Kafka Topic Design: 5 Common Mistakes to Avoid

Kafka's power is that it works. The trap is that it works even when your design is wrong — until one day it doesn't, and the fix involves rewriting consumers, backfilling partitions, or both.

These are the five topic-design mistakes we see most often in engagements, with the concrete patterns that avoid them.

Mistake 1: Choosing partition count by guessing

The most common mistake. A team creates a topic with 3 partitions because that's the Kafka documentation default, or with 100 because "we might need to scale." Both are wrong.

Why it matters

Too few partitions caps your consumer parallelism. If your topic has 3 partitions, at most 3 consumers in a group can process it simultaneously. Add a 4th consumer — it sits idle.
Too many partitions hurts in three ways: more broker metadata overhead, more file handles, more leader elections during broker churn, and higher end-to-end latency from fanout.

How to choose

Work backwards from throughput targets:

Measure (or estimate) the per-partition throughput your consumer can sustain. For a typical Java consumer doing light processing, that's ~10-50 MB/sec. For a heavy consumer with external calls, maybe 1-5 MB/sec.
Take your peak expected throughput and divide. If you need 200 MB/sec and each consumer handles 20 MB/sec, you need at least 10 partitions.
Multiply by 2-3× for headroom (traffic spikes, consumer slowdowns, rebalancing overhead).
Round up to a number that divides cleanly by typical consumer group sizes.

For most topics, the right answer is between 6 and 30 partitions. Above 50, you should have a specific reason.

⚠️Partitions are hard to change

Increasing partitions breaks keyed ordering (keys may now hash to different partitions). Decreasing partitions requires recreating the topic and backfilling. Pick conservatively and revise deliberately.

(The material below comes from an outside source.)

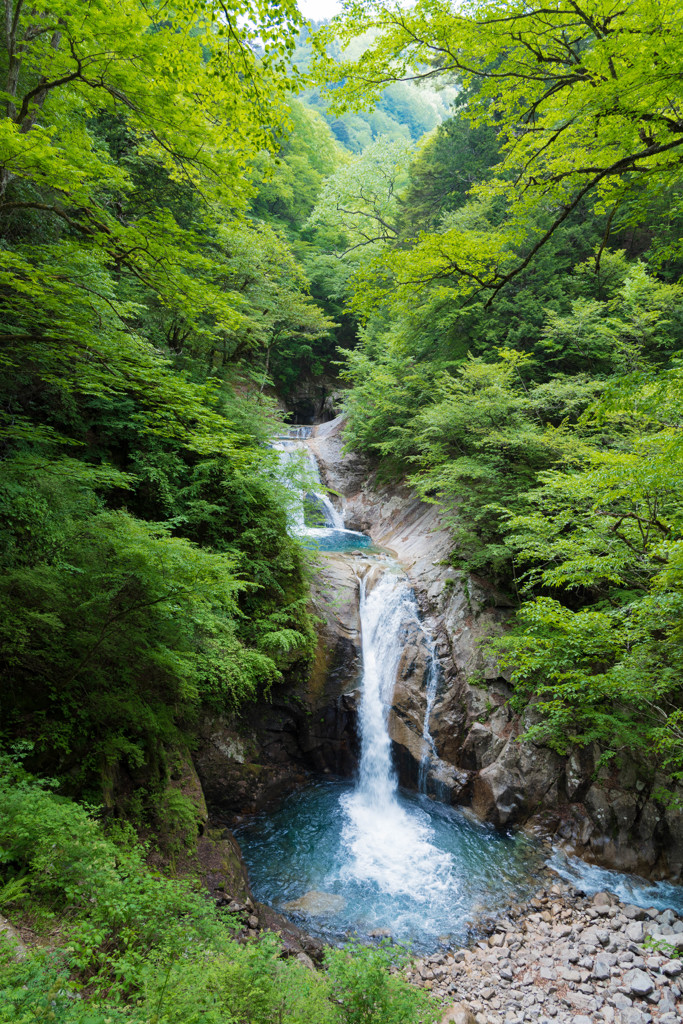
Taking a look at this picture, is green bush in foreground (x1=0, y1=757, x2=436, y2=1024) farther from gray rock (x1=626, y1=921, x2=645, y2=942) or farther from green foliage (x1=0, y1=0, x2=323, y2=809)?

Mistake 2: Using bad partition keys (or none at all)

Kafka routes messages to partitions by hashing the key. If your key is poorly chosen, you get hot partitions (one partition overwhelmed while others idle) or broken ordering guarantees.

Bad keys we've seen

null when ordering matters. Using no key means round-robin assignment — no ordering guarantee for related events. If all events for user X need to process in order, key them by user_id.
Timestamps as keys. Every current event goes to whichever partition handles "recent" hashes. Hot-spotting guaranteed.
Low-cardinality enums. Keying by country_code means all of India's events land on one partition. If India's your biggest market, that partition is your bottleneck.
High-cardinality but skewed keys. One "super user" generating 80% of events hammers one partition.

Good key patterns

Natural aggregate ID. User ID, order ID, device ID — whatever the events relate to.
Composite keys when you need stronger distribution. For example, (tenant_id, user_id) so load spreads even if one tenant is huge.
Explicit repartitioning. If you have a naturally skewed key, add a random suffix for writes and use a separate downstream process for ordering.

Mistake 3: Wrong retention and compaction settings

Every Kafka topic has two time-related knobs: how long to keep messages (retention.ms) and whether to compact (keep only the latest message per key). Teams routinely pick the wrong combination.

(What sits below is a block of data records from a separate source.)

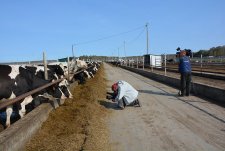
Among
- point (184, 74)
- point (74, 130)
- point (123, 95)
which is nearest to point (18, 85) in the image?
point (123, 95)

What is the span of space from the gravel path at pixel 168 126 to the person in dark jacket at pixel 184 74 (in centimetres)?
173

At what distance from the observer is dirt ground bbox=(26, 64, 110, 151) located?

The defaults are wrong for most workloads

Kafka's default retention is 7 days. For most event streams this is fine — but:

Audit logs often need weeks or months of retention
Low-volume configuration topics should use log compaction, not time-based retention
High-volume firehoses often only need hours of retention — days of it wastes disk

The right mental model

Think of topics in three classes:

Transient event streams (user clicks, page views, sensor readings)
- Time-based retention: 3-14 days
- No compaction
- Replay consumers can reset to beginning of retention window if needed
State-carrying topics (current user profile, current order status)
- Log compaction enabled (cleanup.policy=compact)
- Retain latest message per key forever
- Used for materializing current-state tables
Audit / compliance topics (financial transactions, access logs)
- Long retention (30-365+ days)
- Consider tiered storage (S3 backing) for cost
- Often replicated to a secondary system for long-term analytics

💡Name topics for their class

Prefix topics so their class is obvious: events.page-views, state.user-profiles, audit.transactions. Makes retention policies easier to reason about and enforces different naming conventions per class.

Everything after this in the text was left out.